What the task requires: Beginning with the line that has "manga shopping london" in it, transcribe the listing exactly through its final line, and add nothing.

Provided information:
Content starts

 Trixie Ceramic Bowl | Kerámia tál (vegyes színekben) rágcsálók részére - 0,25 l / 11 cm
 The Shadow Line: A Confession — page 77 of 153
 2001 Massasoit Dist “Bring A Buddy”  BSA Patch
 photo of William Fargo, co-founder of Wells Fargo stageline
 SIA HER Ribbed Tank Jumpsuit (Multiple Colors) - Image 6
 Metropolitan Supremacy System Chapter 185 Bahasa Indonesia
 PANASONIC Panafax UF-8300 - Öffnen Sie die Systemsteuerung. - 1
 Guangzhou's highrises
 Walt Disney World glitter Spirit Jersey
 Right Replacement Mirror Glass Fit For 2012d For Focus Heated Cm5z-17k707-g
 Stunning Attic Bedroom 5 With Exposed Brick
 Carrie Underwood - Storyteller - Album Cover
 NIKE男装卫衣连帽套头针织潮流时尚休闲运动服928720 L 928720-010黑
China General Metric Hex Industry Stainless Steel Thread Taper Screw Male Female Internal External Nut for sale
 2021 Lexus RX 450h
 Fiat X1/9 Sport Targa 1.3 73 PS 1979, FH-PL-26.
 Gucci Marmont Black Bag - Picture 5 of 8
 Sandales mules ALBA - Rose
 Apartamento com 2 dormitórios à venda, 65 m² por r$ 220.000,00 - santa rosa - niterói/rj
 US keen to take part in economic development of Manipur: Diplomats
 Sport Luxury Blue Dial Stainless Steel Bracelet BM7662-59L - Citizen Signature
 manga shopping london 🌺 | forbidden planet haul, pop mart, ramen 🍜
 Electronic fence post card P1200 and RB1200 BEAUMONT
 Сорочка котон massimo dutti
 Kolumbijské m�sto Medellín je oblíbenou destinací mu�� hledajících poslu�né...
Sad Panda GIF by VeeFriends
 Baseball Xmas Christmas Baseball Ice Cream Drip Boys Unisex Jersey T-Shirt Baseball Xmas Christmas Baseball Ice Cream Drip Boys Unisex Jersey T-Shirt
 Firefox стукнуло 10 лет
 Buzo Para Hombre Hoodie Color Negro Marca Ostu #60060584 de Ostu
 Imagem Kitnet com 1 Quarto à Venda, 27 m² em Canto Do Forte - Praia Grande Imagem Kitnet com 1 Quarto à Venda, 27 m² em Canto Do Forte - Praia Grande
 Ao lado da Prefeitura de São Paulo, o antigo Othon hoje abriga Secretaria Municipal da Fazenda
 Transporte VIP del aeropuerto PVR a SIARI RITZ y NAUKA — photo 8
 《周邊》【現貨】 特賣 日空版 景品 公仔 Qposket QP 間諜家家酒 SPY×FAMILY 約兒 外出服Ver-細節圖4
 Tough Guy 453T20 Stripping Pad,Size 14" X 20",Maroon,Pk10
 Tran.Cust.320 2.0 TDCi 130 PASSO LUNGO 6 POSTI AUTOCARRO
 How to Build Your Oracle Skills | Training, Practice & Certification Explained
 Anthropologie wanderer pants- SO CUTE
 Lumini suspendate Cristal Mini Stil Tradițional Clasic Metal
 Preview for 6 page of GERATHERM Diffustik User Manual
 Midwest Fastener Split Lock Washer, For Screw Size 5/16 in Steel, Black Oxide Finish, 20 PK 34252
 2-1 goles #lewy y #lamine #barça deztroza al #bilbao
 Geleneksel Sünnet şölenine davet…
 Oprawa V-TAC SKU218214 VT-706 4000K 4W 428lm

Content ends

Completed exercise:
 manga shopping london 🌺 | forbidden planet haul, pop mart, ramen 🍜
 Electronic fence post card P1200 and RB1200 BEAUMONT
 Сорочка котон massimo dutti
 Kolumbijské m�sto Medellín je oblíbenou destinací mu�� hledajících poslu�né...
Sad Panda GIF by VeeFriends
 Baseball Xmas Christmas Baseball Ice Cream Drip Boys Unisex Jersey T-Shirt Baseball Xmas Christmas Baseball Ice Cream Drip Boys Unisex Jersey T-Shirt
 Firefox стукнуло 10 лет
 Buzo Para Hombre Hoodie Color Negro Marca Ostu #60060584 de Ostu
 Imagem Kitnet com 1 Quarto à Venda, 27 m² em Canto Do Forte - Praia Grande Imagem Kitnet com 1 Quarto à Venda, 27 m² em Canto Do Forte - Praia Grande
 Ao lado da Prefeitura de São Paulo, o antigo Othon hoje abriga Secretaria Municipal da Fazenda
 Transporte VIP del aeropuerto PVR a SIARI RITZ y NAUKA — photo 8
 《周邊》【現貨】 特賣 日空版 景品 公仔 Qposket QP 間諜家家酒 SPY×FAMILY 約兒 外出服Ver-細節圖4
 Tough Guy 453T20 Stripping Pad,Size 14" X 20",Maroon,Pk10
 Tran.Cust.320 2.0 TDCi 130 PASSO LUNGO 6 POSTI AUTOCARRO
 How to Build Your Oracle Skills | Training, Practice & Certification Explained
 Anthropologie wanderer pants- SO CUTE
 Lumini suspendate Cristal Mini Stil Tradițional Clasic Metal
 Preview for 6 page of GERATHERM Diffustik User Manual
 Midwest Fastener Split Lock Washer, For Screw Size 5/16 in Steel, Black Oxide Finish, 20 PK 34252
 2-1 goles #lewy y #lamine #barça deztroza al #bilbao
 Geleneksel Sünnet şölenine davet…
 Oprawa V-TAC SKU218214 VT-706 4000K 4W 428lm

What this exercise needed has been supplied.